Abstract
The aim of this study was to investigate whether incretins, at physiological levels, affect hepatic and/or extrahepatic insulin clearance. Hepatic and extrahepatic insulin clearance was studied in 31 double incretin receptor knockout (DIRKO) and 45 wild-type (WT) mice, which underwent an Intravenous Glucose Tolerance Test (IVGTT). A novel methodology based on mathematical modeling was designed to provide two sets of values (FEL-P1, CLP-P1; FEL-P2, CLP-P2) accounting for hepatic and extrahepatic clearance in the IVGTT first and second phases, respectively, plus the respective total clearances, CLT-P1 and CLT-P2. A statistically significant difference between DIRKO and WT was found in CLT-P1 (0.61 [0.48–0.82] vs. 0.51 [0.46–0.65] (median [interquartile range]); p = 0.02), which was reflected in the peripheral component, CLP-P1 (0.18 [0.13–0.27] vs. 0.15 [0.11–0.22]; p = 0.04), but not in the hepatic component, FEL-P1 (29.7 [26.7–34.9] vs. 28.9 [25.7–32.0]; p = 0.18). No difference was detected between DIRKO and WT in CLT-P2 (1.38 [1.13–1.75] vs. 1.69 [1.48–1.87]; p = 0.10), neither in CLP-P2 (0.72 [0.64–0.81] vs. 0.79 [0.69–0.87]; p = 0.27) nor in FEL-P2 (37.8 [35.1–43.1] vs. 39.8 [35.8–44.2]; p = 0.46). In conclusion, our findings suggest that the higher insulin clearance observed in DIRKO compared with WT during the IVGTT first phase may be due to its extrahepatic component.
Highlights
Glucagon-like peptide-1 (GLP-1) and glucose-dependent insulinotropic polypeptide (GIP) are incretin hormones responsible for the potentiation of insulin secretion following nutrient ingestion [1,2]

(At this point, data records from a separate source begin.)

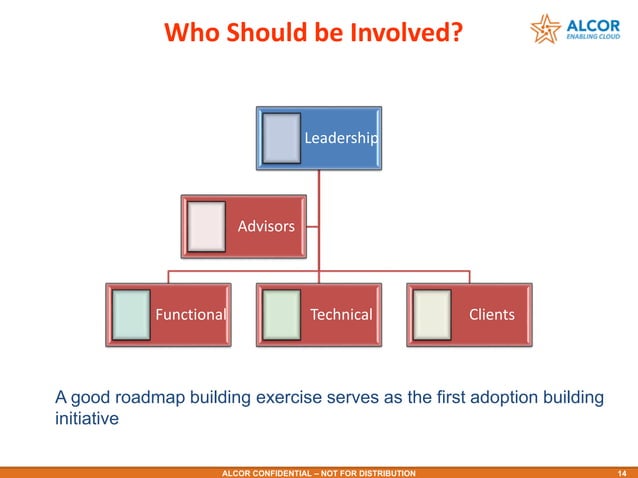 Who Should be Involved?

ALCOR
ENABLING CLOUD

Leadership

Advisors

Functional

Technical

Clients

A good roadmap building exercise serves as the first adoption building initiative

ALCOR CONFIDENTIAL – NOT FOR DISTRIBUTION

14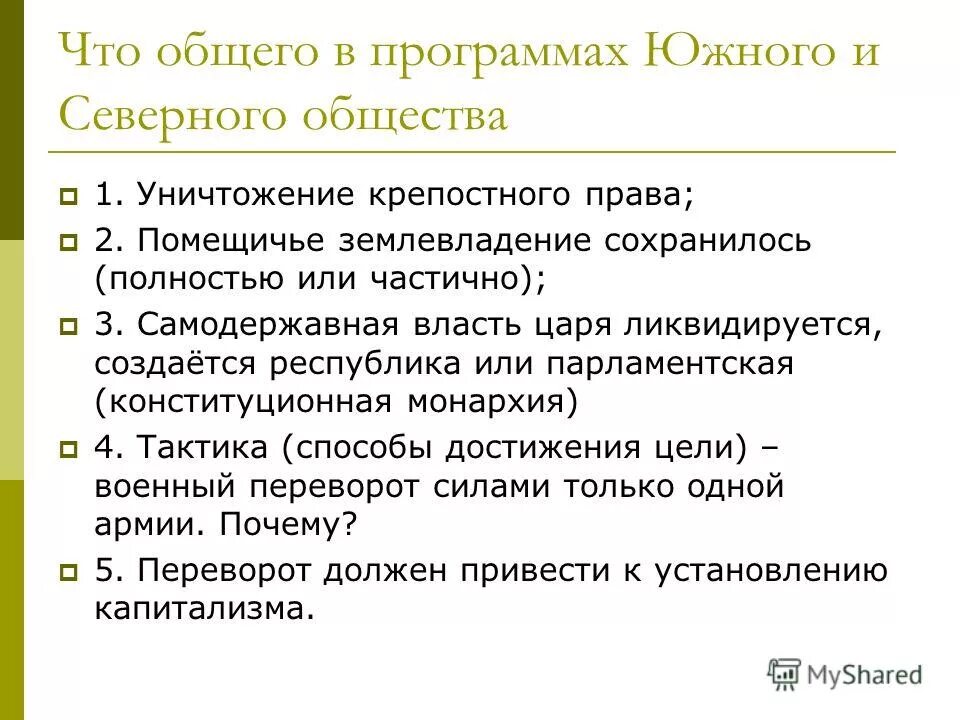 Что общего в программах Южного и Северного общества

1. Уничтожение крепостного права;

2. Помещичье землевладение сохранилось (полностью или частично);

3. Самодержавная власть царя ликвидируется, создаётся республика или парламентская (конституционная монархия)

4. Тактика (способы достижения цели) – военный переворот силами только одной армии. Почему?

5. Переворот должен привести к установлению капитализма.

MyShared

Hepatic and extrahepatic insulin clearance was studied in 31 double incretin receptor knockout (DIRKO) and 45 wild-type (WT) mice, which underwent an Intravenous Glucose Tolerance Test (IVGTT)
The values for hepatic, extrahepatic, and total insulin clearance in the first and second phases of the IVGTT are reported in Table 1 for both DIRKO and WT mice
Summary
Glucagon-like peptide-1 (GLP-1) and glucose-dependent insulinotropic polypeptide (GIP) are incretin hormones responsible for the potentiation of insulin secretion following nutrient ingestion (i.e., the incretin effect) [1,2]. Such potentiation of insulin secretion is mainly accomplished by the expression of GLP-1 and GIP receptors on pancreatic β cells. GLP-1 and GIP receptors are expressed in other tissues, such as adipose, heart, kidney, bone, brain [3,4], and possibly liver [5] tissue, though the related functions remain mainly unknown [6].